What Makes Social Media Producers Tick?

November 19th, 2010   •   no comments   

We are weird creatures! (source)

One of the advantages/disadvantages of being an obsessive-compulsive blogger is that I not only dig the various theories of Influence 2.0, but live them on a daily basis too. While not all bloggers are alike – just as not all mothers, students, pastors or criminals are – there are certain traits which make us hardcore content producers who we are.

To make it easier for you to remember, let us term them the five Os of social media content producers.
Perhaps the most obvious characteristic of such a person is their relative OBSESSION with getting fingers to keyboard/button/touchscreen. True blue social media content producers love to tweet, update their Facebook statuses, blog, email, or jot down little notes of wherever they do. Many are also extremely trigger happy with their cameras – just notice how many photographs a typical blogger takes on any occasion!

Coupled with the first trait are the usually pronounced powers of OBSERVATION which go with the territory. Like the citizen journos/reporters/online diarists that they are, social media producers have a keen eye for the smallest details – a poorly written signboard, a peculiar person walking on the street, or a (God forbid) accident complete with flames and fumes. Nothing is too trivial for a roving eye equipped with a mobile camera phone with 3.5 G connection!

Naturally, social media content czars can also be OBSTINATE at times. I mean this in both a positive and a negative sense, being such a person myself. Equipped with a strong sense of activism, bloggers occasionally model themselves as champions for consumer rights, alternative preferences, or environmental causes. Many also have a strong and distinct point of view.

As online columnists and opinion leaders/shapers – be they to a crowd of 10, 100, or 10,000 – social media producers view themselves as somewhat ORACULAR in nature. We love to offer our opinions and insights on any situation that we report on, occasionally teasing it apart and breaking it down into its component parts. Again, this is related to the previous point on being an analytical or moral voice for various positions and situations.

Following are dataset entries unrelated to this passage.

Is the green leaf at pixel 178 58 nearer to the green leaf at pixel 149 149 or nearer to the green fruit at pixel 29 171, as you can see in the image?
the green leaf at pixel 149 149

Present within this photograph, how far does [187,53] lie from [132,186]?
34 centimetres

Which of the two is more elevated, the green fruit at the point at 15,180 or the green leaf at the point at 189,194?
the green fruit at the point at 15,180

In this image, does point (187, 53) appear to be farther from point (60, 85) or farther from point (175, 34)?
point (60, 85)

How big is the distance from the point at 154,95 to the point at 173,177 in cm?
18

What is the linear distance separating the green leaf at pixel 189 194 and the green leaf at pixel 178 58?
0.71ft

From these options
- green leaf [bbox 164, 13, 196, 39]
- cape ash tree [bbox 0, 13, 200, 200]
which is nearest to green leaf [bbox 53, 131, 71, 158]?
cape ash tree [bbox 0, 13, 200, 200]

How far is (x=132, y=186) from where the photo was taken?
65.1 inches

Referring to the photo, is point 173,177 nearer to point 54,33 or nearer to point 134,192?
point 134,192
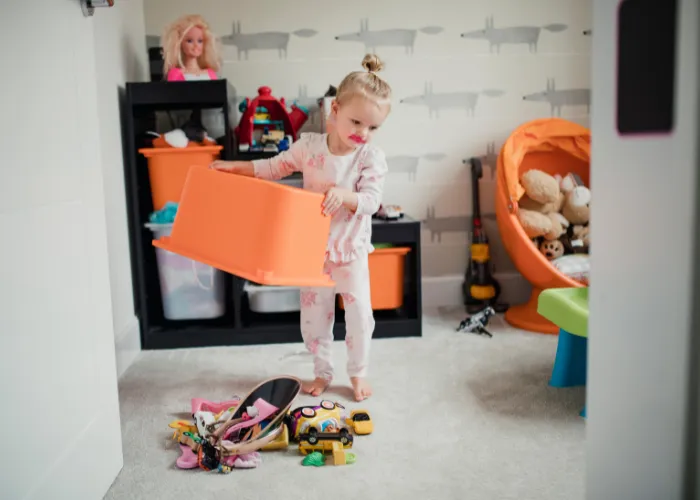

Finally, as most social media content producers are doing it on their own free time, we need to consider that they are doing it during the OTHER 8 HOURS. What this means is that bloggers, youtubers, flickrers and twitterers are often doing what they over and on top of their regular 9 to 5 (or sometimes 9 to 9) jobs. The key drivers for them are thus passion and interest, and we all know how strong those qualities can be. As they usually don’t make a living out of this, their motivations are slightly different from paid journalists or producers.